Sunday, 12 March, 2006 , 14:27
Riad Seif was detained along with at least five members of the Kurdish Democratic Progressive Party during a sit-in near a Damascus government building, said a statement by the Syrian Organization for Human Rights.
Security forces beat and then detained some of the demonstrators, after three of those taking part in the sit-in attempted to deliver a message to Prime Minister Naji Otri, said human rights lawyer Anwar Bunni, adding that several demonstrators had been wounded.
The rights group also said some demonstrators had been wounded, and expressed its "concern over the violent behavior of security services toward peaceful protestors who are asking for the release of political detainees."
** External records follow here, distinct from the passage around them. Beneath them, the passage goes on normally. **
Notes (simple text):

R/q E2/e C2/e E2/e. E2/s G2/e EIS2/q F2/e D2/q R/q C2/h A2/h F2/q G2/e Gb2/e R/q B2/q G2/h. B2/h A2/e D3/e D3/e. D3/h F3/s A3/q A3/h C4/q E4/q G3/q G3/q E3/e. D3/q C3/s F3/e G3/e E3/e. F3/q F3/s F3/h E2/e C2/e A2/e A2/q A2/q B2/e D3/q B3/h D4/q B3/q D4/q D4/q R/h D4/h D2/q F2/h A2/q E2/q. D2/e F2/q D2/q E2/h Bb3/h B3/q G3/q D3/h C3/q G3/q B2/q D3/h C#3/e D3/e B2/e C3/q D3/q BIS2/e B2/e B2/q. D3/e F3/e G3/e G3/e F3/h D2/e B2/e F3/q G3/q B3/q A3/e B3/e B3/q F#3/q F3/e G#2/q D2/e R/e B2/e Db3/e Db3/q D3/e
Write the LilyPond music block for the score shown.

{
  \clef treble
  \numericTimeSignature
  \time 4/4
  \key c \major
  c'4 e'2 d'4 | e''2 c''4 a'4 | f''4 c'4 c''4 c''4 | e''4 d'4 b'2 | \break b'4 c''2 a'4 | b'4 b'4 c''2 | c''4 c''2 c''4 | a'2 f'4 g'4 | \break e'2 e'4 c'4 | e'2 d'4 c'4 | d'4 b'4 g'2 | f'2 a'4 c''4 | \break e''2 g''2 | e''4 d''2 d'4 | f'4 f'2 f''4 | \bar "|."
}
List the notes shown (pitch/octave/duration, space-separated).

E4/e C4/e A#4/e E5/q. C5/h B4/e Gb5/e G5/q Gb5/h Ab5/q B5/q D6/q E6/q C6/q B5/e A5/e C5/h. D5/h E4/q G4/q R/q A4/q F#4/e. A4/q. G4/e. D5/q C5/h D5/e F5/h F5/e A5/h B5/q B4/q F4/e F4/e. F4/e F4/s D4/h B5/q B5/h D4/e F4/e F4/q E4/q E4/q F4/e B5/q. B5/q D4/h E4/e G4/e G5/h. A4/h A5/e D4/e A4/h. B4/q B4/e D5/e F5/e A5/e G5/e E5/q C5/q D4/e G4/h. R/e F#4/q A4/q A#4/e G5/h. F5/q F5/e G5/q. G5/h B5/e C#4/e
Bloody clashes, initially sparked by a riot between rival fans at a football match, pitted mainly Kurdish protestors against security forces and Arab tribesmen in the northern Syrian towns of Qameshli and Aleppo in March 2004.
Forty people were killed during several days of violence according to Kurdish sources, though Syrian authorities said 25 people had died.
Seif, 54, had been released in January after nearly five years in prison for participating in a short-lived "Damascus spring" of liberalization in 2001 by President Bashar al-Assad.
He was briefly rearrested last month after serving time on charges of working "to change the constitution through illegal means."